Reproduce every one of the following records word for word, omitting the pictures.

— Start WORKING DATA —

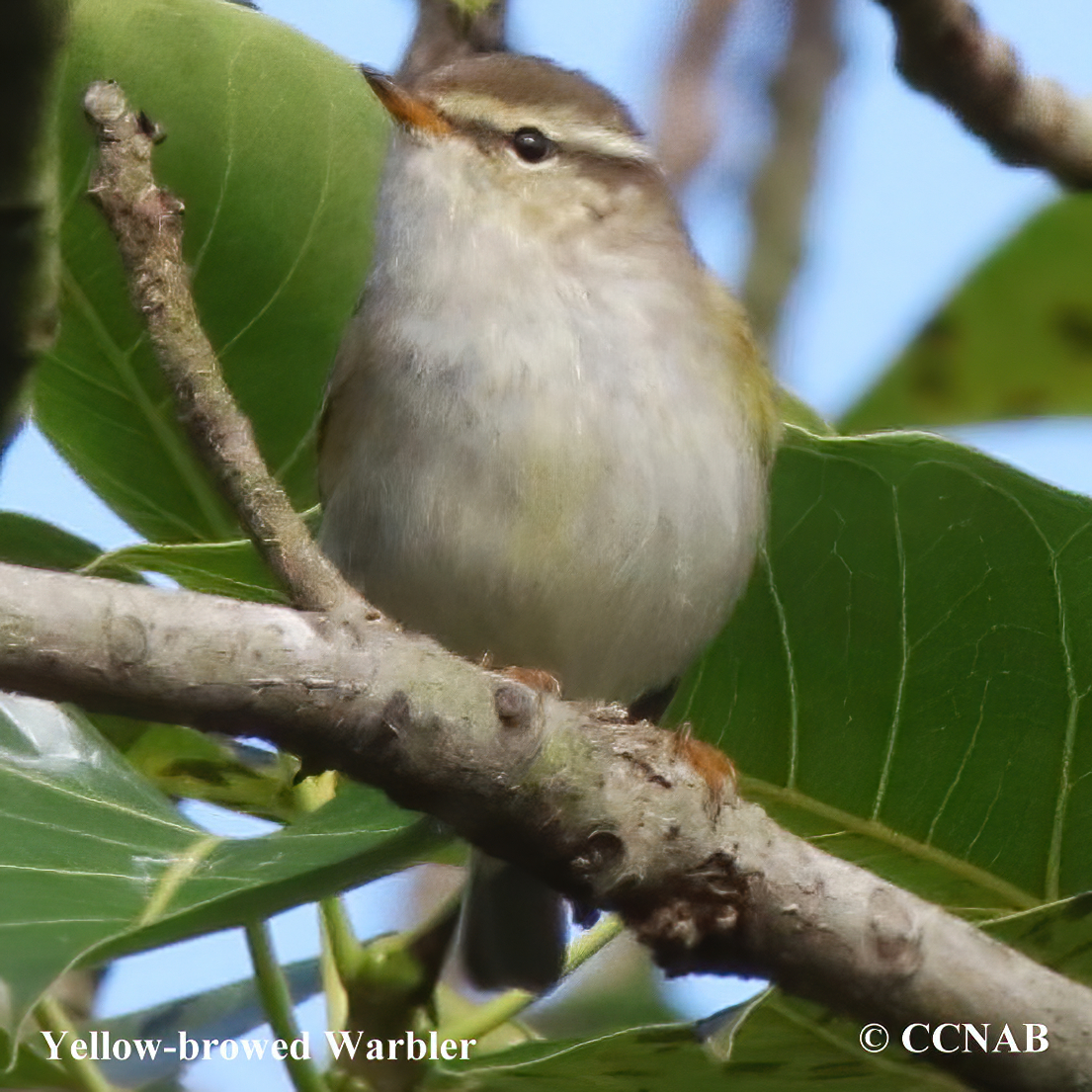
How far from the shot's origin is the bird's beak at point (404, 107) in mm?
2660

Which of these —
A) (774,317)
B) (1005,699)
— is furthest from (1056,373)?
(1005,699)

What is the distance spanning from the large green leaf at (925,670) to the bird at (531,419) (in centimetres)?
18

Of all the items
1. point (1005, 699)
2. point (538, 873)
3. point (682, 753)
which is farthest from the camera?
point (1005, 699)

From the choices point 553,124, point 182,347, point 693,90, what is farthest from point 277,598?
point 693,90

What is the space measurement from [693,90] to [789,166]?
440mm

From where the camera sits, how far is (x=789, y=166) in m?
3.63

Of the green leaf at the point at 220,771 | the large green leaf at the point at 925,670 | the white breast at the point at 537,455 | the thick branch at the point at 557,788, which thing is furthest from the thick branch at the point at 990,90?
the green leaf at the point at 220,771

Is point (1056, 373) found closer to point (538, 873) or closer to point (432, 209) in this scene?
point (432, 209)

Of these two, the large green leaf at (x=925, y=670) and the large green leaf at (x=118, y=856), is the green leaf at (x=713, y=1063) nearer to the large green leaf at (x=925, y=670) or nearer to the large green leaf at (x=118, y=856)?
the large green leaf at (x=118, y=856)

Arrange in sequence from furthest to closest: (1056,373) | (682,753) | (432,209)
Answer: (1056,373) < (432,209) < (682,753)

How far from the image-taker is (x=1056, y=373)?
3.48 m

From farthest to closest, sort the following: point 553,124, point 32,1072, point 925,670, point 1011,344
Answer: point 1011,344 < point 553,124 < point 925,670 < point 32,1072

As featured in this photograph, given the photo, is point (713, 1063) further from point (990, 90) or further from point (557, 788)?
point (990, 90)

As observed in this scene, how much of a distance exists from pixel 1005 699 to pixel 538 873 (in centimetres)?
108
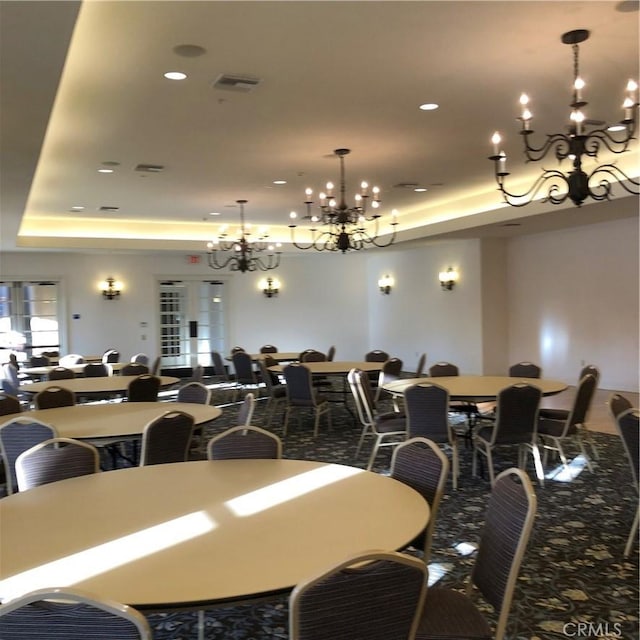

— End WORKING DATA —

### REPLY TO THE TASK
How far from the shot's origin is the bird's beak at point (404, 107) in mm?
2660

Which of these —
A) (774,317)
B) (1005,699)
— is furthest from (1056,373)?
(1005,699)

What is the distance spanning from the large green leaf at (925,670) to the bird at (531,419) (in centimetres)?
18

Of all the items
1. point (1005, 699)
2. point (538, 873)
3. point (682, 753)
which is farthest from the camera?
point (1005, 699)

From the choices point 553,124, point 182,347, point 693,90, what is farthest from point 277,598?
point 693,90

What is the space measurement from [693,90] to [789,166]?
440mm

From where the camera sits, how far is (x=789, y=166) in m?
3.63

Of the green leaf at the point at 220,771 | the large green leaf at the point at 925,670 | the white breast at the point at 537,455 | the thick branch at the point at 557,788, which thing is furthest from the thick branch at the point at 990,90?
the green leaf at the point at 220,771

Is point (1056, 373) found closer to point (538, 873) or closer to point (432, 209) in this scene?
point (432, 209)

Of these two, the large green leaf at (x=925, y=670) and the large green leaf at (x=118, y=856), is the green leaf at (x=713, y=1063) nearer to the large green leaf at (x=925, y=670) or nearer to the large green leaf at (x=118, y=856)?
the large green leaf at (x=118, y=856)

Arrange in sequence from furthest to closest: (1056,373) | (682,753) | (432,209)
Answer: (1056,373) < (432,209) < (682,753)

How far from the image-taker is (x=1056, y=373)?
3.48 m

From farthest to closest, sort the following: point 553,124, point 32,1072, point 925,670, point 1011,344
Answer: point 1011,344 < point 553,124 < point 925,670 < point 32,1072

As featured in this photograph, given the photo, is point (713, 1063) further from point (990, 90) or further from point (557, 788)?
point (990, 90)

As observed in this scene, how much of a distance exists from pixel 1005 699 to pixel 538 873 (in centimetres)?
108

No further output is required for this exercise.